Baskets of a variety of items will be auctioned by silent bid.  Basket contents will be shared later as we complete the inventory.  
 
You are invited to come, enjoy some face time with friends, and food will be served. 
We will be there to answer any questions and hang out.
 
Bring your checkbooks and do some early Christmas shopping! 
 
All proceeds of the auction will help us fund the ten-campus community leadership development program in the DR Congo. 
 
Be a part, make a difference, have some impact!
 
Date:  Friday November 16th  Time: 7-9PM
Address:  3514 184th Pl SE, Bothell, WA  98012 
(Click here for a map and directions.) 
 
Check out the Facebook event by clicking HERE.  You can RSVP on the page.
 
Check back to this article for more information in the next few days, or email us with your questions.
 
Here is our rationale for doing what we are doing in the eastern DR Congo:
 
Africa.
What comes to mind when you hear the word- Africa? Wildlife safaris, the "Big 5", Mt. Kilimanjaro, Victoria Falls, and the great grey green greasy Limpopo River all set about with fever trees? Or a tragic colonial past, the slave trade, civil wars, famine, drought, AIDS, corruption, suffering, injustice, and discomforting images of women and children with the requisite flies on listless faces?
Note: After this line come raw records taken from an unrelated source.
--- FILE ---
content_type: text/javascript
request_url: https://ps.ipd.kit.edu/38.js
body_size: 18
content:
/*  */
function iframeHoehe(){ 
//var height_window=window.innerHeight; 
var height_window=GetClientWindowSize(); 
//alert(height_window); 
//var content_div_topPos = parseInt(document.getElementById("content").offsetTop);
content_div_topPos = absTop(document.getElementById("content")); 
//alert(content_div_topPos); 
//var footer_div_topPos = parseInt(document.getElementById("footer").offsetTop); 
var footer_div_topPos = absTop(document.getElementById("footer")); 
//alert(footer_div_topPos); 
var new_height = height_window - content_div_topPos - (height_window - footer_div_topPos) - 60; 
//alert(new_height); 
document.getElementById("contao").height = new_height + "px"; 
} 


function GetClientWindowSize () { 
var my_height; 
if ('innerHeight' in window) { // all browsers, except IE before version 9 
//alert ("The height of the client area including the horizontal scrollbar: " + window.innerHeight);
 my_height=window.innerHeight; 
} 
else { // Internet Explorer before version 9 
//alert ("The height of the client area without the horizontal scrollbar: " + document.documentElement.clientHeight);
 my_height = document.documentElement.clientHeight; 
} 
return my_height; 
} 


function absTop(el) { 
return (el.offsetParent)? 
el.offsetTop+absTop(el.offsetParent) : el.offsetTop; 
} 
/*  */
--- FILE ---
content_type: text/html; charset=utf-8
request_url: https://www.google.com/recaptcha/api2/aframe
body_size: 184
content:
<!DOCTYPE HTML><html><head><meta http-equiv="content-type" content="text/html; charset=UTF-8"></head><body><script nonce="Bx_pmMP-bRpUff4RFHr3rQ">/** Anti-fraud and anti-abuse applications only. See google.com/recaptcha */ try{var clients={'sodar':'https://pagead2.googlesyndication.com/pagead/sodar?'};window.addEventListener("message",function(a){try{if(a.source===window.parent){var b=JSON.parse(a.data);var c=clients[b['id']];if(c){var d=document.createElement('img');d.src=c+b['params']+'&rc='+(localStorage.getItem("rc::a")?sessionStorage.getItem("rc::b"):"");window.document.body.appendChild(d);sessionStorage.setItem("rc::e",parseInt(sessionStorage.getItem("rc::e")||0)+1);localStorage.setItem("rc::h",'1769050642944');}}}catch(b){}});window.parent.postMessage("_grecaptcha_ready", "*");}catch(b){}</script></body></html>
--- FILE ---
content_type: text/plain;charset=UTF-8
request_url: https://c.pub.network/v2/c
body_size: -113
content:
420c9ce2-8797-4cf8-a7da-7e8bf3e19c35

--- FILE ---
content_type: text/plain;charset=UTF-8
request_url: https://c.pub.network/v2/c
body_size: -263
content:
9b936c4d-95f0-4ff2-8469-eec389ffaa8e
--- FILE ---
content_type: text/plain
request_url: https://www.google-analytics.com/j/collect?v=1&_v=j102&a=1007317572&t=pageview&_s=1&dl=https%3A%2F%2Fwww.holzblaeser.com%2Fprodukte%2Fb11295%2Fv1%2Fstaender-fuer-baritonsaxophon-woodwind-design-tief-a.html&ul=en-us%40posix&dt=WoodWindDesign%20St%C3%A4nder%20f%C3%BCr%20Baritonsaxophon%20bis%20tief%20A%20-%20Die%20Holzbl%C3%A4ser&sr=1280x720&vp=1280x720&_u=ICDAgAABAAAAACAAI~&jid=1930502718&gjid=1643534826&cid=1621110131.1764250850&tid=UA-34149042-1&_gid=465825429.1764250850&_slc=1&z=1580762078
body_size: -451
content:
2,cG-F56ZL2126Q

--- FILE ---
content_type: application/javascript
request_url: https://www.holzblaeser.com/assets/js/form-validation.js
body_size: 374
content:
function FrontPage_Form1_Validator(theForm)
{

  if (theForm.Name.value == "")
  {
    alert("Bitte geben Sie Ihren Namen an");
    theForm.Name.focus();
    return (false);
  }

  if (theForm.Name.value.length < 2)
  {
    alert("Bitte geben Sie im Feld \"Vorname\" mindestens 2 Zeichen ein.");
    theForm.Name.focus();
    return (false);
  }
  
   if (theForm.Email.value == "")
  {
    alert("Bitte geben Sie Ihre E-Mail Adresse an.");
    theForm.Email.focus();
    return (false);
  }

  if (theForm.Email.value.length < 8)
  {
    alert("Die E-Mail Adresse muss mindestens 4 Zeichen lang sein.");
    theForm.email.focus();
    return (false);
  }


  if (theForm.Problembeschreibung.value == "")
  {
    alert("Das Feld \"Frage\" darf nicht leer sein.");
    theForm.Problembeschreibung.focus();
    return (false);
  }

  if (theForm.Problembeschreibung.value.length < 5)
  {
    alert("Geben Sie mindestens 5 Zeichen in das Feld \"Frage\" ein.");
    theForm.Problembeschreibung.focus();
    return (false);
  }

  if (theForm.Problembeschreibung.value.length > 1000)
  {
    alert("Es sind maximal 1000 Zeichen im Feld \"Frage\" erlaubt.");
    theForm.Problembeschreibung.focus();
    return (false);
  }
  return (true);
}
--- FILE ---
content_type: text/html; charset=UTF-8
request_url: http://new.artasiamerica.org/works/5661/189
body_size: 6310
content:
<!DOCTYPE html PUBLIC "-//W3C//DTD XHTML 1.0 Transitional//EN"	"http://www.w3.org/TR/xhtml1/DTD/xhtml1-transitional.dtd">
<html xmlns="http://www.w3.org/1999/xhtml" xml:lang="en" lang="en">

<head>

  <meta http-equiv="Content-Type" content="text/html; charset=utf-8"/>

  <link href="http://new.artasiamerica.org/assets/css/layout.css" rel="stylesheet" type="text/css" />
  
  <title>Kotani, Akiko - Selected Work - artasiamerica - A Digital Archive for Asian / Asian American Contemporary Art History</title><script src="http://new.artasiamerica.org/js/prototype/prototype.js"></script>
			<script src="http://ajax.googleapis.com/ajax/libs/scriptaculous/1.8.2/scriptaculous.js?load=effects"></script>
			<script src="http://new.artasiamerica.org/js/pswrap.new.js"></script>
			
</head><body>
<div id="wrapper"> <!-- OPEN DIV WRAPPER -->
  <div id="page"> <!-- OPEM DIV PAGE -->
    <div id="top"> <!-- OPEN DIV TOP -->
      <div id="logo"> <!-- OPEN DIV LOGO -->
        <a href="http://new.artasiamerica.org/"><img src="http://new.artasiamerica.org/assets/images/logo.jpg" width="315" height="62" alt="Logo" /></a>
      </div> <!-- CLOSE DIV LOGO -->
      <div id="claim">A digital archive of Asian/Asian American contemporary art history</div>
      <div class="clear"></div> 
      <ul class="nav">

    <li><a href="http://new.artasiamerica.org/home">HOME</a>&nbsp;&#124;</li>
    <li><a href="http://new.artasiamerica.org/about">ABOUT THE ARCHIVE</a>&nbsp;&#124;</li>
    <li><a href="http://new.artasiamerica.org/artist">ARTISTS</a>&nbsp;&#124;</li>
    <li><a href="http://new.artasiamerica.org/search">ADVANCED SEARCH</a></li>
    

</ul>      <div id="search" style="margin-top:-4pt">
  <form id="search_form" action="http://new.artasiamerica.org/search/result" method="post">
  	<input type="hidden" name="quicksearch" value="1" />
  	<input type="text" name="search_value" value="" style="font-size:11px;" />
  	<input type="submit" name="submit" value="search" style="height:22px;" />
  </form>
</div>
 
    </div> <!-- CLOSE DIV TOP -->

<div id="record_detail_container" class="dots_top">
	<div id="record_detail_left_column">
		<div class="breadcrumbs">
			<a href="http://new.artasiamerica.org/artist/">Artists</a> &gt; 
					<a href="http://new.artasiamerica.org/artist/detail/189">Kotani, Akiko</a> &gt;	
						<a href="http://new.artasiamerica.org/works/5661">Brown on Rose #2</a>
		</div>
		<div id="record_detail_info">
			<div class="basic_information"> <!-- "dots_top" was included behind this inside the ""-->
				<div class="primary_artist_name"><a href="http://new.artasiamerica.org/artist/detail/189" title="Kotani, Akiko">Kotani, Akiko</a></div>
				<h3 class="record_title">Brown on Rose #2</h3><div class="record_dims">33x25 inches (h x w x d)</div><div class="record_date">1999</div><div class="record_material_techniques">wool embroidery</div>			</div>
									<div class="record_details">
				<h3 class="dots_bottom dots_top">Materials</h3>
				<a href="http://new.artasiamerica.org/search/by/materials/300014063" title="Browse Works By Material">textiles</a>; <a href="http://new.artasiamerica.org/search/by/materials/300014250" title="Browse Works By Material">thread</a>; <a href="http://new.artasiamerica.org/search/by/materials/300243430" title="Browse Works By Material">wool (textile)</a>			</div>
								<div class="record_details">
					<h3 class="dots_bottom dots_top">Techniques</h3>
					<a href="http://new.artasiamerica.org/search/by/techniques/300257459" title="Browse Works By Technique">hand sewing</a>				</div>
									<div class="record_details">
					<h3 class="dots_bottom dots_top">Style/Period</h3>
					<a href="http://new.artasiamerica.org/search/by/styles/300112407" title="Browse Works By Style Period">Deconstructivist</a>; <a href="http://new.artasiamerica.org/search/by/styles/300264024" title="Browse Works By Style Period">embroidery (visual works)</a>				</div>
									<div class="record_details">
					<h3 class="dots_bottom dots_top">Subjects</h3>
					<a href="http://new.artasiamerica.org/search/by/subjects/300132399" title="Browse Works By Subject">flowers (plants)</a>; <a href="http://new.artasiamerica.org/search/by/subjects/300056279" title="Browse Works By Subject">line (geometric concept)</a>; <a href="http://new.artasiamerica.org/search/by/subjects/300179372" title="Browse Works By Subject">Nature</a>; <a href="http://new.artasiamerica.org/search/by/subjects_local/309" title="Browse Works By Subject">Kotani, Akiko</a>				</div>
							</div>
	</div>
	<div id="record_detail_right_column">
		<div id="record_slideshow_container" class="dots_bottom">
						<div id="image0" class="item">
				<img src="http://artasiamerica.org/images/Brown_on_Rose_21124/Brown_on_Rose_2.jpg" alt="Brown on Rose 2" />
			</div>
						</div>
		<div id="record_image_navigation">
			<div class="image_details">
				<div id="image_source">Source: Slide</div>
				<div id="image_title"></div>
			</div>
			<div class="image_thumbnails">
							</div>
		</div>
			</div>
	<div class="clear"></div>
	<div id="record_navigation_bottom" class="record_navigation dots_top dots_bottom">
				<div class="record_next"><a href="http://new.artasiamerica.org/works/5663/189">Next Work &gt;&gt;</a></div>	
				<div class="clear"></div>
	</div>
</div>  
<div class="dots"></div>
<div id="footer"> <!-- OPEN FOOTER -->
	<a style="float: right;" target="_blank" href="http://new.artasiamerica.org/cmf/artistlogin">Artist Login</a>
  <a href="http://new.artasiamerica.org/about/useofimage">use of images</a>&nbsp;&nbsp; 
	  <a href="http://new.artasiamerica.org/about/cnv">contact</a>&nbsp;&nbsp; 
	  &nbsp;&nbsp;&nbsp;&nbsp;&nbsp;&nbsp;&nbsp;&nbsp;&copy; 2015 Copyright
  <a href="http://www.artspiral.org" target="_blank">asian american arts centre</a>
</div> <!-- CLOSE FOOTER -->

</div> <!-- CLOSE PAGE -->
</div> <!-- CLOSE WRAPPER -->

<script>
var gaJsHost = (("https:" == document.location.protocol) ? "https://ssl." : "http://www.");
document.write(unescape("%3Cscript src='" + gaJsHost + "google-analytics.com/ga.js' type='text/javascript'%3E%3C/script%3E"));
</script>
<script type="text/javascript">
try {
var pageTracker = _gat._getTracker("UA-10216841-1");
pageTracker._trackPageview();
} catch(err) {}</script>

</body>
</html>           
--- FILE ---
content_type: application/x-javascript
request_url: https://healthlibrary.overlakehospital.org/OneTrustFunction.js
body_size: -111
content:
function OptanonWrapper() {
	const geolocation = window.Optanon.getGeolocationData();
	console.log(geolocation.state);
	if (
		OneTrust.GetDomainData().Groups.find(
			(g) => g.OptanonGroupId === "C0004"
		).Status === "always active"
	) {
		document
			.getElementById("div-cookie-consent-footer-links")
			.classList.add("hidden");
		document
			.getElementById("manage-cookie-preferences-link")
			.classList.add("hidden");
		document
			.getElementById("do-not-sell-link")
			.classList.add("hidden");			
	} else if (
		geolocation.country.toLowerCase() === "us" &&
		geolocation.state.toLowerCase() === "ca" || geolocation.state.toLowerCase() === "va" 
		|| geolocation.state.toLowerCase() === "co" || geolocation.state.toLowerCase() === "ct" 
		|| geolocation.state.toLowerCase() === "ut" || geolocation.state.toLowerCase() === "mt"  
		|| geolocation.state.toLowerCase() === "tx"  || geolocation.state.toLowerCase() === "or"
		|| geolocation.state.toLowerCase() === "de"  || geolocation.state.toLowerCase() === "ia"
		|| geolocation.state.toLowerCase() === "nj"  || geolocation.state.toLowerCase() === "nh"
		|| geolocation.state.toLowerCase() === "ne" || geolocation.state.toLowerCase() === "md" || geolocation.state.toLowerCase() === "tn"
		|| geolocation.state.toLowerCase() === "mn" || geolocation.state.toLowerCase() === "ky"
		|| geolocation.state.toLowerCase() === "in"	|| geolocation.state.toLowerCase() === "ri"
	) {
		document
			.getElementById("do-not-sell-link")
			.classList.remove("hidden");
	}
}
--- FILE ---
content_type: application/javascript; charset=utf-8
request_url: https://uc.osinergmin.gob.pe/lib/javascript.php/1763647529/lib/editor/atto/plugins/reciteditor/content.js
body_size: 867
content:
Unfortunately the image of Africa is distorted in the minds of many. It is true the above-mentioned snapshots form part of the tapestry of African life, but not all. An enduring love for and commitment to the extended family, unexpected generosity with the last chicken to a hungry visitor, a clever joke to make someone laugh in un-laughable circumstances, inward resolve to match outward strength to do what appears to be impossible. Reconciliation, Faith, Patience... HOPE. These are also threads to be found in the warp and woof of African life.

For a very long time I have said the future of Africa is black. Not a cynical, hope-crushing assessment of the status quo, but an expressed faith in Africans. Their future is in their hands. Whatever we do, it needs to be with a gesture of an open hand and heart, enabling and encouraging local initiative, fostering ownership of the solution, always fighting to put a dent in that pervasive spirit of resignation and despair.

But how to make a difference in what seems to be a sea of soul-twisting need? Where to start- how do you do something that really matters? We have seen the well-intentioned but wasted millions as macro-this and macro-that projects waste away through channels of government corruption, inappropriate technology, and unsustainable foreign dreams and visions of a better life.

Local ideas, local resources, and local leadership- there is no need to trust in "trickle down" when you are already on the ground. This is why we put our energy into the development of local community leaders in Africa. Let the pundits address the macro issues from their ivory towers. Life is lived on the ground and that is where we want to be.

Community leaders- such as pastors of local congregations, can organize, educate, and inspire the people in their circle of influence. Our purpose in the eastern Congo is to multiply hope in a part of the world that mocks any concern for justice and where the worst of human behavior challenges the best. Long after the soup kitchens close, the TV cameras dim, and the bureaucrats pose for photographs, these leaders remain. They are the key to a better future.

Our goal is to cultivate the necessary infrastructure that can provide a sustainable and culturally relevant program of leadership development for local community pastors. While this is a faith-based initiative, we assure you the doors are open to everyone in the city neighborhoods and villages where these men and women work and live.

We want to further develop campuses where these leaders can come and with healthy interchange challenge each other with new ways of thinking. We want to provide temporary subsidies for those men and women who walk for a week each way to attend courses on these campuses, and to give them the tools and resources they need to confront the daily challenges they face. We want to add another layer of hope on that little bit of hope with which they come.

You are either part of the solution or you are part of the problem. We ask you to be on the solution side of the equation.